> SUPPLIED RECORDS
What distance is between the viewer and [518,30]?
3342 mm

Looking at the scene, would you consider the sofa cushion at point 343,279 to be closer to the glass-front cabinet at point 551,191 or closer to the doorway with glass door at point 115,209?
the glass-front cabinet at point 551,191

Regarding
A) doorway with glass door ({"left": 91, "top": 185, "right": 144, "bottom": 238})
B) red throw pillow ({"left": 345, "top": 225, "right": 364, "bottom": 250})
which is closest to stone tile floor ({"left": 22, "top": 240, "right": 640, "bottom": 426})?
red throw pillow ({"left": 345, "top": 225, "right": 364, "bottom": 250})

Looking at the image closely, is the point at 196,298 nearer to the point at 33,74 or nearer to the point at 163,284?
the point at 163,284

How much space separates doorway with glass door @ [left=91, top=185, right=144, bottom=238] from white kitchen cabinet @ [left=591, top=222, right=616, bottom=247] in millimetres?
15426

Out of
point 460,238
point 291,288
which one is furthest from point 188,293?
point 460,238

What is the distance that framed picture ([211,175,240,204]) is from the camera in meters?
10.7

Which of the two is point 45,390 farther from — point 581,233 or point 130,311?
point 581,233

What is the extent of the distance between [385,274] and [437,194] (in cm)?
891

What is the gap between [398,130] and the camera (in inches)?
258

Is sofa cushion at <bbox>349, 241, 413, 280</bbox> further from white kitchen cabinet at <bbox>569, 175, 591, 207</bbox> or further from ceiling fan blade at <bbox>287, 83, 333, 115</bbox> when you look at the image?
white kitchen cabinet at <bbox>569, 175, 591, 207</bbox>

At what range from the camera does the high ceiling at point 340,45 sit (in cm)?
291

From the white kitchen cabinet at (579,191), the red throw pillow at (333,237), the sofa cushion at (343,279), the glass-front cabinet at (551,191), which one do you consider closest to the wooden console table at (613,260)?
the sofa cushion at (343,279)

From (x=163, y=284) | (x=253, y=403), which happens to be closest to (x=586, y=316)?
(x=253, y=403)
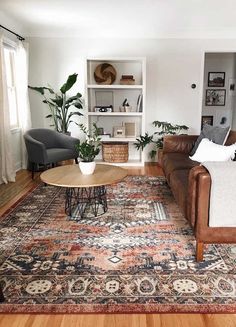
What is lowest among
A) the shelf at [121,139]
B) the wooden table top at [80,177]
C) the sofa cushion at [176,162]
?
the wooden table top at [80,177]

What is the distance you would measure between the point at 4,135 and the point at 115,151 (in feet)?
6.46

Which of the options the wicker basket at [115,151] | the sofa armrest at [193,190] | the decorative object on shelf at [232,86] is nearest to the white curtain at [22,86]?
the wicker basket at [115,151]

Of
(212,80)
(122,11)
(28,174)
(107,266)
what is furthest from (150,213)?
(212,80)

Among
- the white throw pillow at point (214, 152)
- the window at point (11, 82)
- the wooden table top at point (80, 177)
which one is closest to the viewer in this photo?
the wooden table top at point (80, 177)

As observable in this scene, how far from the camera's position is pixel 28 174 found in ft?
15.2

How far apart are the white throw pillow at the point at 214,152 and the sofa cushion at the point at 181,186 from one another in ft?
0.95

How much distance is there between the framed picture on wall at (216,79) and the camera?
681 cm

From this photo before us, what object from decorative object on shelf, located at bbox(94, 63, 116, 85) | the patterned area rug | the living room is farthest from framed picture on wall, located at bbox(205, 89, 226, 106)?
the patterned area rug

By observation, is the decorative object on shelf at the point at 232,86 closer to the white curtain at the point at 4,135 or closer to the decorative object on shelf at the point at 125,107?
the decorative object on shelf at the point at 125,107

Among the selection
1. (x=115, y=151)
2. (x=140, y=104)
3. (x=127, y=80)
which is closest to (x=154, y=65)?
(x=127, y=80)

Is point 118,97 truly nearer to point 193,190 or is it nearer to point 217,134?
point 217,134

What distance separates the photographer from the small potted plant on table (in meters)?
5.10

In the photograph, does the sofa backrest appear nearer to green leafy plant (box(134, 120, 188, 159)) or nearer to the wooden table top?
the wooden table top

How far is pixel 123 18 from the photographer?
4.36m
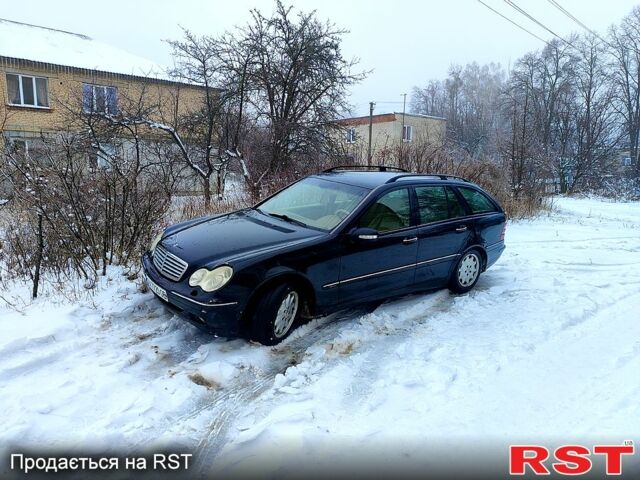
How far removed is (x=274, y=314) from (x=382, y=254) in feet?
4.58

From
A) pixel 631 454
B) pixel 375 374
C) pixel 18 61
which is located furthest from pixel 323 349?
pixel 18 61

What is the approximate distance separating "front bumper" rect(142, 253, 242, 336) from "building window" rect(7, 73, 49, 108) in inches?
870

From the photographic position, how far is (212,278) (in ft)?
12.3

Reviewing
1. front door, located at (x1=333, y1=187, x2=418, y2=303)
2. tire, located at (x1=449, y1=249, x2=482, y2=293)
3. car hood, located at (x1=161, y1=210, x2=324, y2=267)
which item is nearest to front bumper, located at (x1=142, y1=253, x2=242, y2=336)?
car hood, located at (x1=161, y1=210, x2=324, y2=267)

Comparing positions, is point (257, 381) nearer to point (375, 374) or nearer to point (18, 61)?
point (375, 374)

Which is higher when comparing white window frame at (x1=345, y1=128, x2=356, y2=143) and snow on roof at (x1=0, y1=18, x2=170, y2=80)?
snow on roof at (x1=0, y1=18, x2=170, y2=80)

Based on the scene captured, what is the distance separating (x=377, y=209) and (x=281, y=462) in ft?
9.26

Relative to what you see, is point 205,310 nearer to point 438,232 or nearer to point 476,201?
point 438,232

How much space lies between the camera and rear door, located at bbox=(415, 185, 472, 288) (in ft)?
17.0

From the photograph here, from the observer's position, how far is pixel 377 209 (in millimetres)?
4781

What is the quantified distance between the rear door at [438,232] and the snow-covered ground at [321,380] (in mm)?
398

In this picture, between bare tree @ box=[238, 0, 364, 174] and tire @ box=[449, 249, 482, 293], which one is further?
bare tree @ box=[238, 0, 364, 174]

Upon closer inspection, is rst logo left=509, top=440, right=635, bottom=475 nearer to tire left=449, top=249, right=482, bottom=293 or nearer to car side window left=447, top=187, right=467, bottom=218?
tire left=449, top=249, right=482, bottom=293

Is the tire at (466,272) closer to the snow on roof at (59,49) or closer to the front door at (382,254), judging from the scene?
the front door at (382,254)
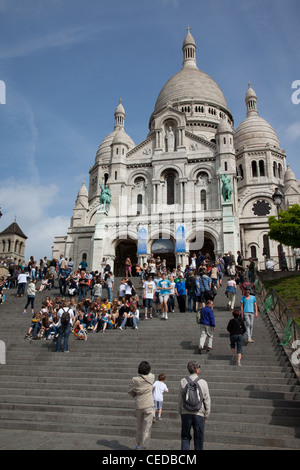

> WRITTEN PROBLEM
Count the lines of the material above that contain the string "meters", and reply with only that number.

> RESULT OF THIS TASK
2